Voici un titre de film qui intrigue… Inspiré de la devise de Beauvais « Et tel ce pieu, solide et constante, je demeurerai », il ne fait en aucun cas référence à la Renaissance artistique de François Ier, époque où voit le jour le sublime transept de notre cathédrale Saint-Pierre, mais il fait allusion à la révolution urbaine qu’a connue Beauvais à partir de 1940.
À la demande de la Ville de Beauvais et dans le cadre du label Ville d’art et d’histoire, Marie Girault, scénariste, et Emmanuel Lorain, réalisateur, vous raconte la renaissance de Beauvais suite à la table rase causée par l’aviation allemande au début de la Seconde Guerre mondiale. Des ruines d’une cité deux fois millénaires va émerger une ville moderne. Les immeubles sont maintenant dotés de l’eau courante, du tout-à-l’égout, les rues sont élargies en vue de l’expansion de l’automobile et les préceptes de l’urbanisme voient le jour.
Cette architecture de la Reconstruction fait aujourd’hui partie intégrante de notre histoire et de notre patrimoine qu’il est nécessaire de conserver et de valoriser. Avec l’obtention du label Ville d’art et d’histoire, la Ville s’attache à mieux connaître ces créations des années 1950-1960 et a organisé de nombreuses actions pour faire découvrir cette architecture à un large public dont des publications, des visites guidées et conférences ou encore des expositions.

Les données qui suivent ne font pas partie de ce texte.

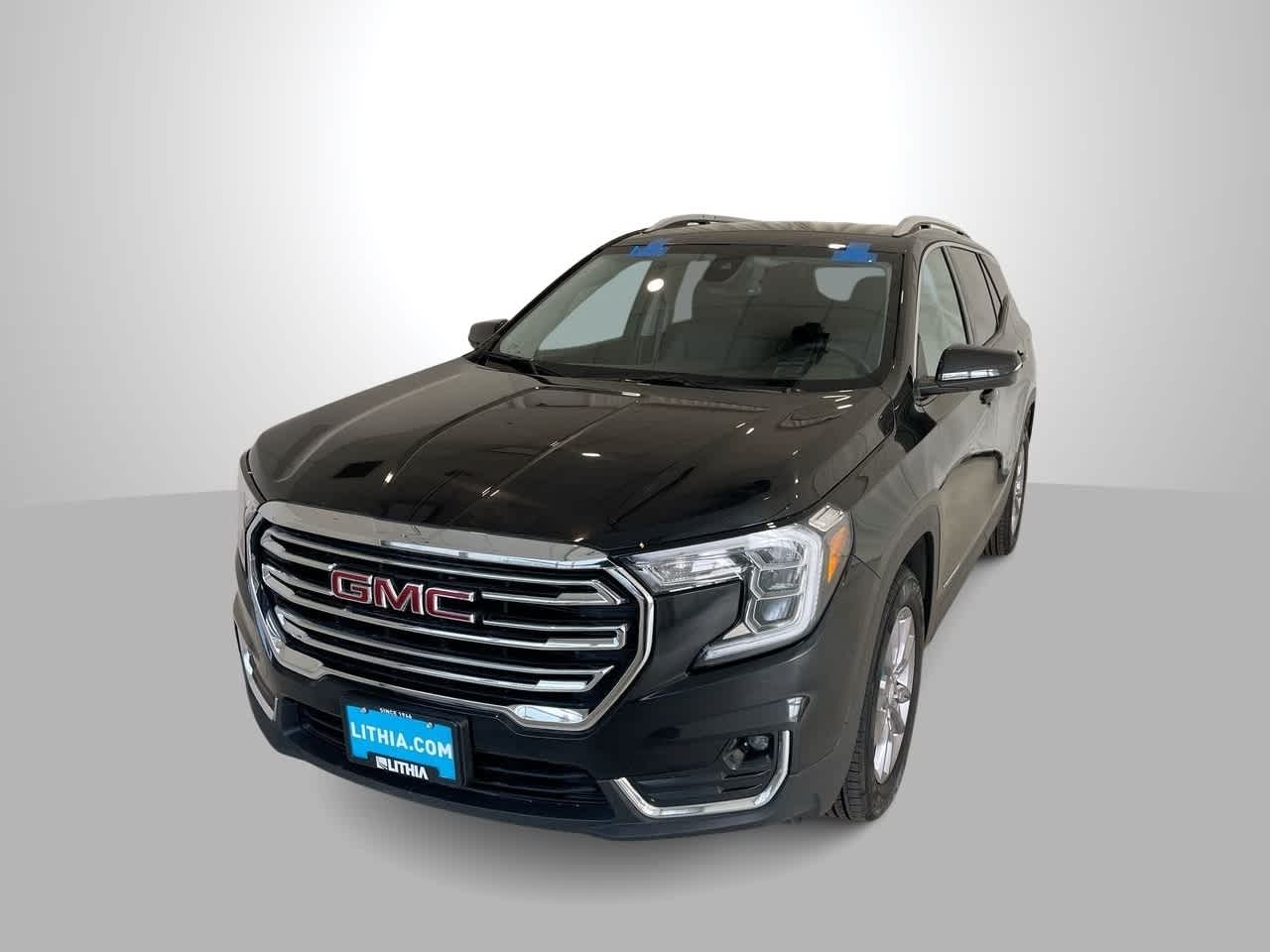 used 2023 GMC Terrain car, priced at $26,431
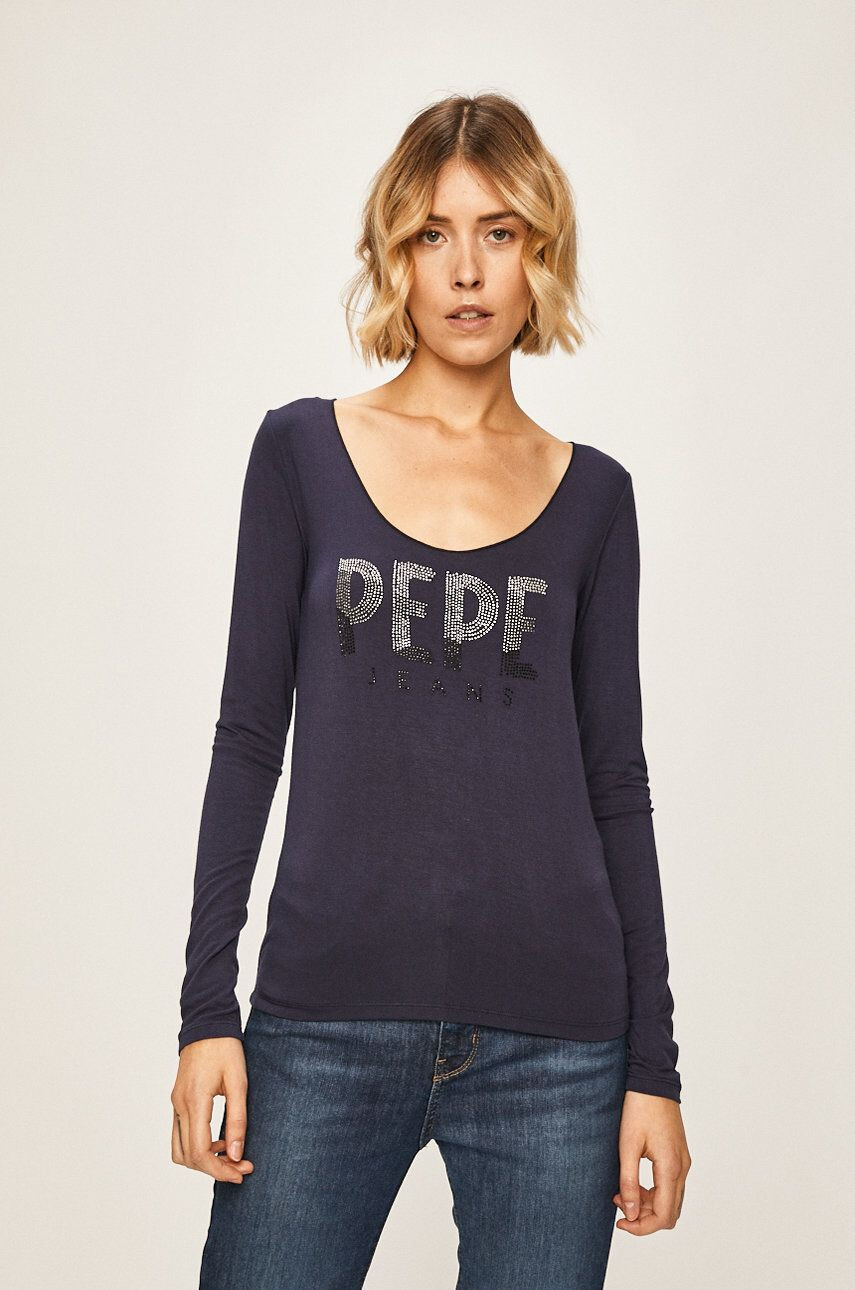 Pepe Jeans Longsleeve Calissa - Pled.ro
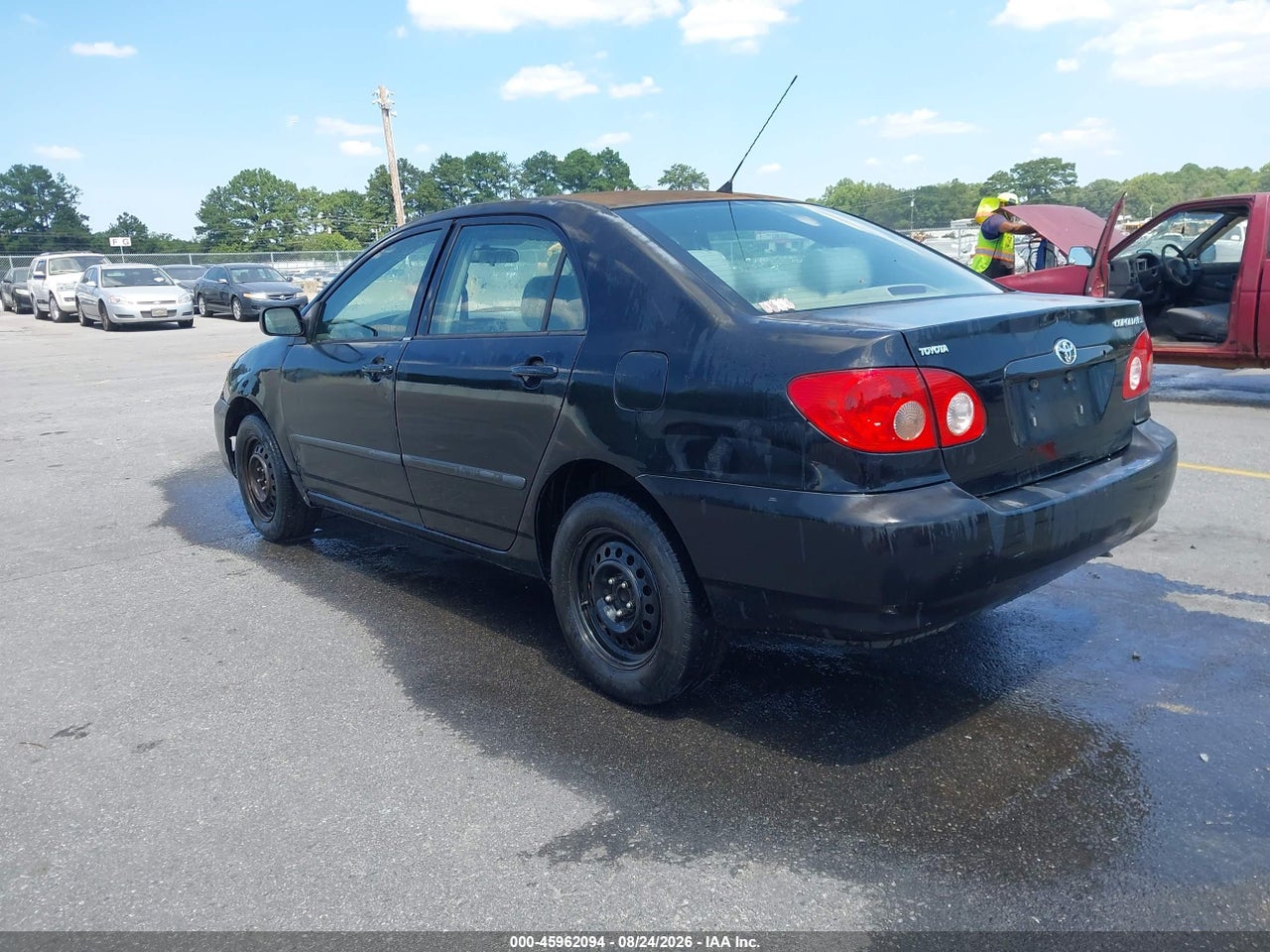 2006 TOYOTA COROLLA CE · 3/11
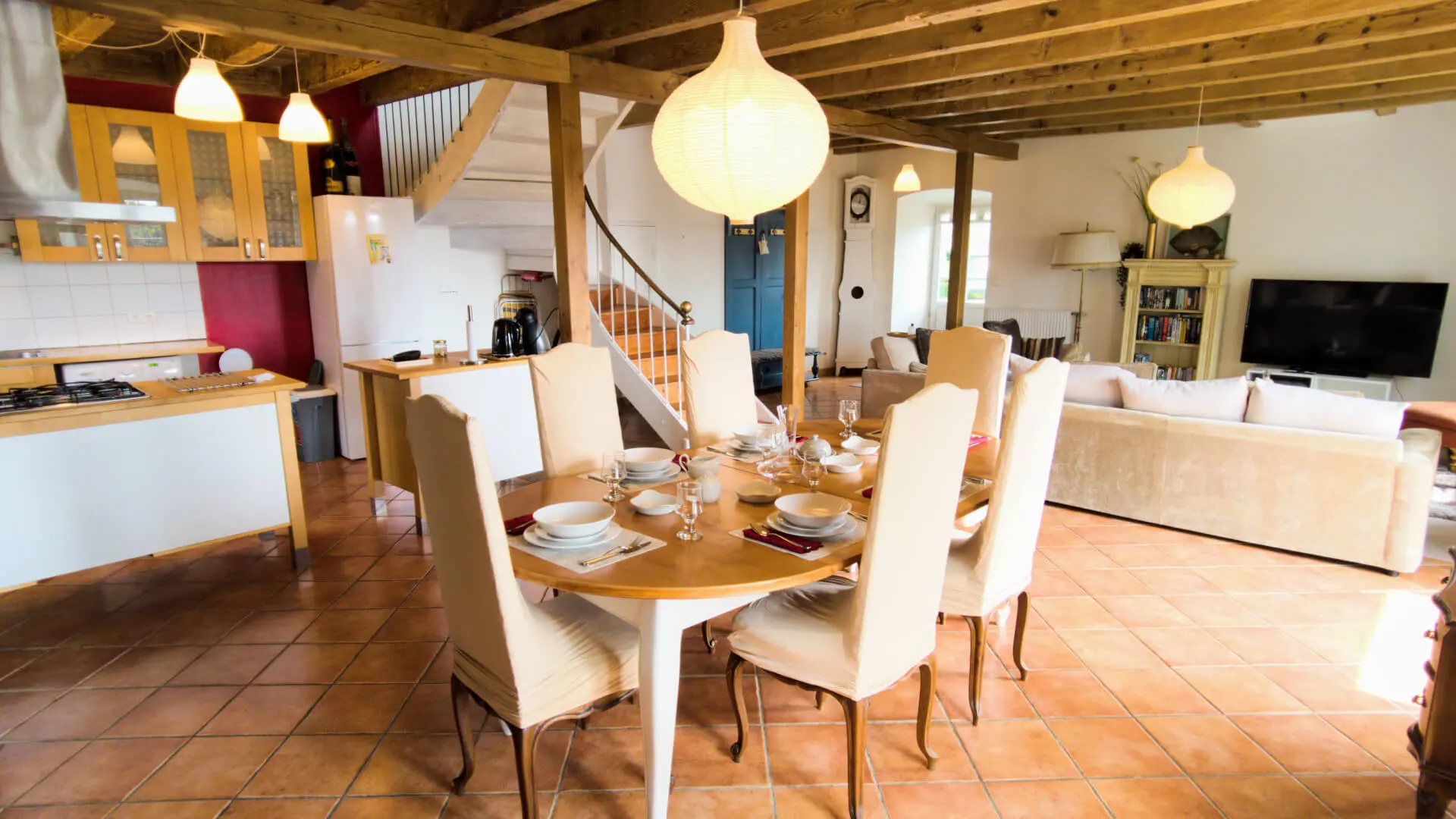 Salle à manger 4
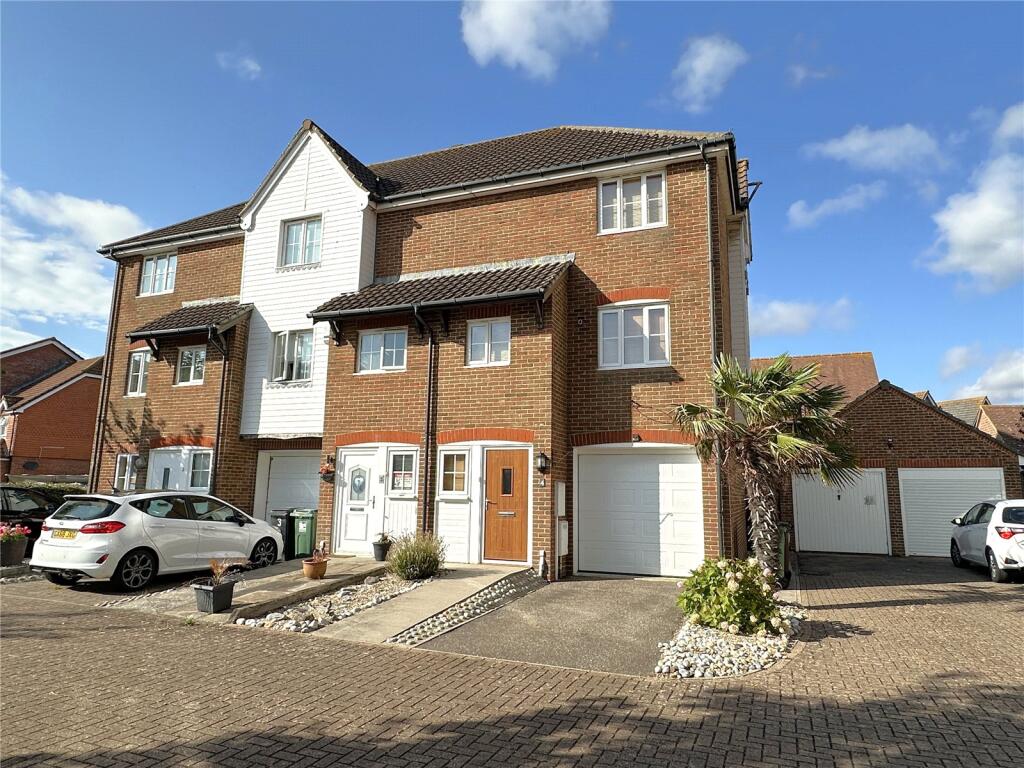 Main image of property: Canary Quay, Eastbourne, East Sussex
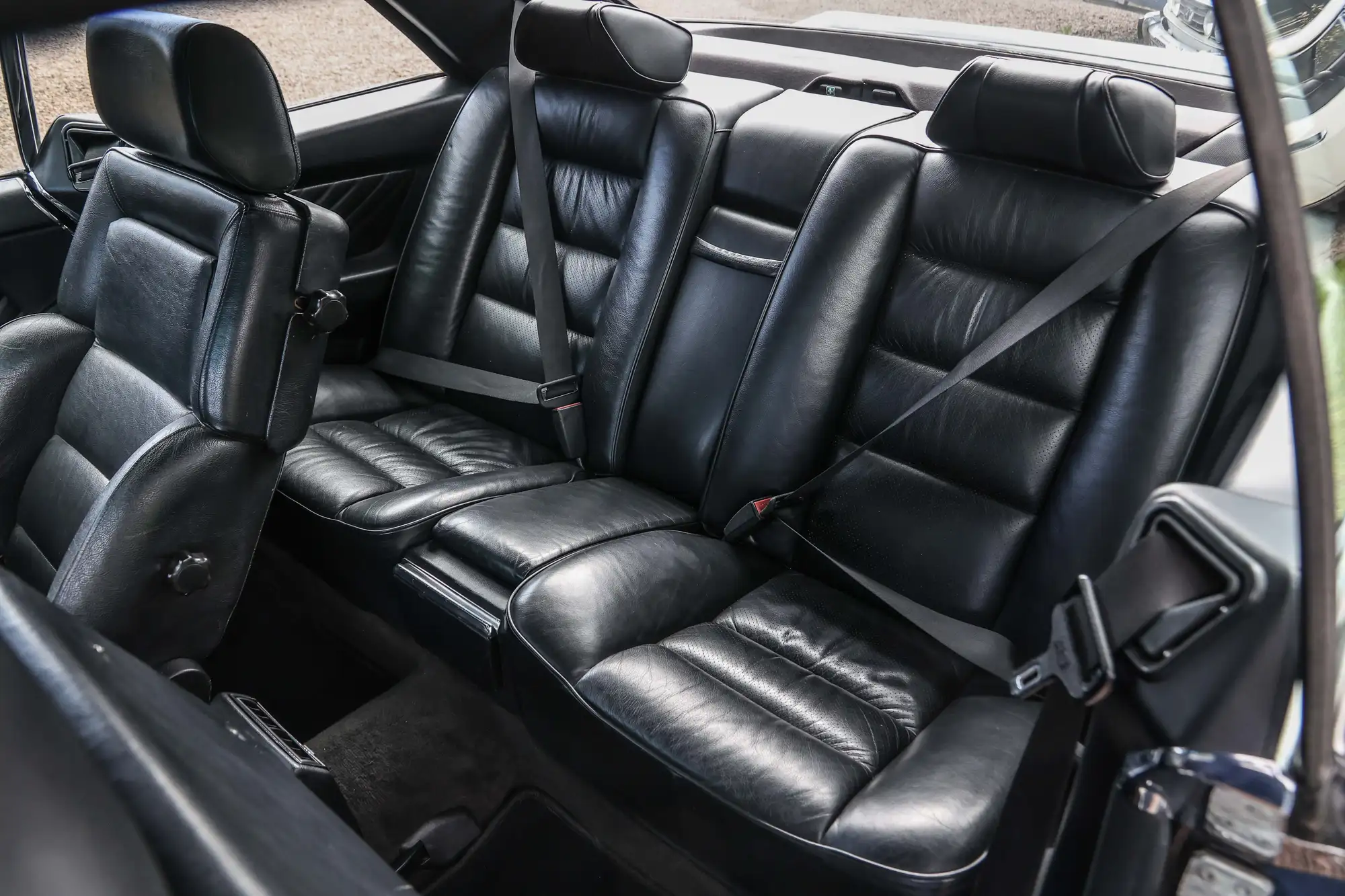 1989 Mercedes-Benz 560 SEC AMG 5.6 'Wide-Body'-Sold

Illustrée par des photographies d’époque (fonds des archives municipales de Beauvais et des archives départementales de l’Oise) et de films d’archives conservés par l’association Archipop (archives audiovisuelles amateur de Picardie), la narration est ponctuée d’interviews de spécialistes de l’histoire beauvaisienne (Jean Cartier, président du GRECB) mais aussi d’experts de la reconstruction française (Danièle Voldman, directrice de recherche émérite au CNRS).